In a locally path connected space, every open connected subset is path connected I know this has a solution here: 
Showing that every connected open set in a locally path connected space is path connected
But I would like to see if there is a fault in this simpler proof:
Let $C \subset X$ be open and connected. I know that every path component of $C$ is open in $X$ by the fact that $X$ is locally path connected. Since the path components of $C$ form a disjoint partition of $C$, and since they are open in $X$, and since $C$ is non empty, $C$ must equal one and not more of those path components. So $C$ is path connected.
 A: If you have Munkres (2nd ed.): Thm 25.4 states:

A space $X$ is locally path-connected iff for every open set $U$ of $X$, each path-component of $U$ is open in $X$.

So if indeed $U$ is open and connected it has (as all spaces) a decomposition into path-components, which are open in $X$ and thus open in $U$ too, and by being a partition, they are also closed (the complement is also a union of open sets) in $U$. So by connectedness there can be only one path-component.
25.5 even says (part 2 of it)

If $X$ is a topological space, and $X$ is locally path-connected, its components and path-components coincide. 

Apply this to $X=U$ (which  is locally path-connected as an open subspace of a locally path-connected space) and you're done right away.
Note, this is assuming you use the same definition of local path-connectedness  as Munkres does (which is non-standard): every neighbourhood $U$ of $x$ contains a path-connected neighbourhood $V$ of $x$.
The definition in e.g. Engelking is: 

for every open set $U$ and every $x \in U$ there is an open neighbourhood $V$ of $x$ such that for any $y \in V$ there is a path $p: [0,1] \to U$ connecting $x$ to $y$. 

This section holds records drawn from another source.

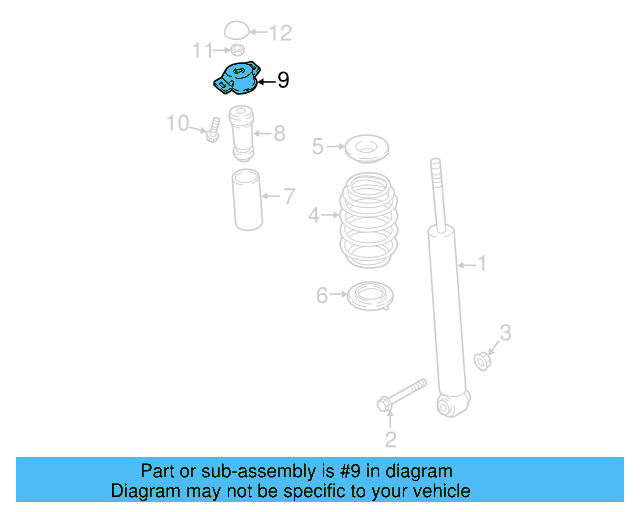 12
11
9
10
8
5
7
4
1
6
3
2

Part or sub-assembly is #9 in diagram
Diagram may not be specific to your vehicle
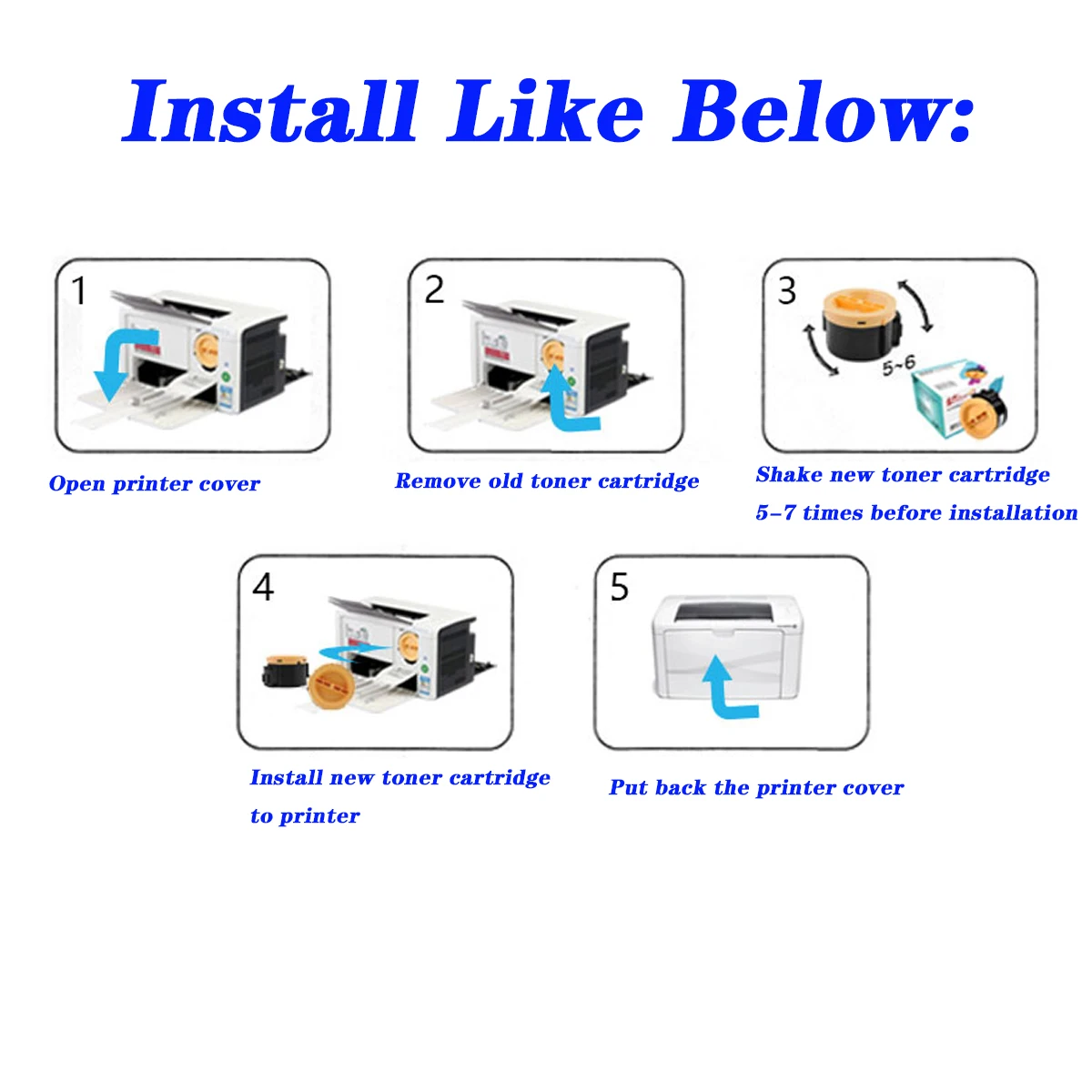 Install Like Below:

1

Open printer cover

2

Remove old toner cartridge

3

5~6

Shake new toner cartridge 5-7 times before installation

4

Install new toner cartridge to printer

5

Put back the printer cover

Note that $V$ is not supposed to be itself path-connected, as Munkres does. So the latter has a stronger notion, so maybe this fact only holds for the stronger notion; at least the proof does.
A: Your proof is (almost) right. Besides the fact that you should state that locally path connectedness implies that path components of $C$ are open in $X,$ you used another fact that I think should be stated explicitly in your proof to be complete: the fact that $C$ is open in $X.$ Every path component of $C$ is open in $X.$ Since $C$ is open in $X,$ every path component of $C$ is open in $C$ as well. Then each nonempty path component of $C$ is both open and closed in $C,$ and connectedness of $C$ implies that $C$ has only one path component: itself.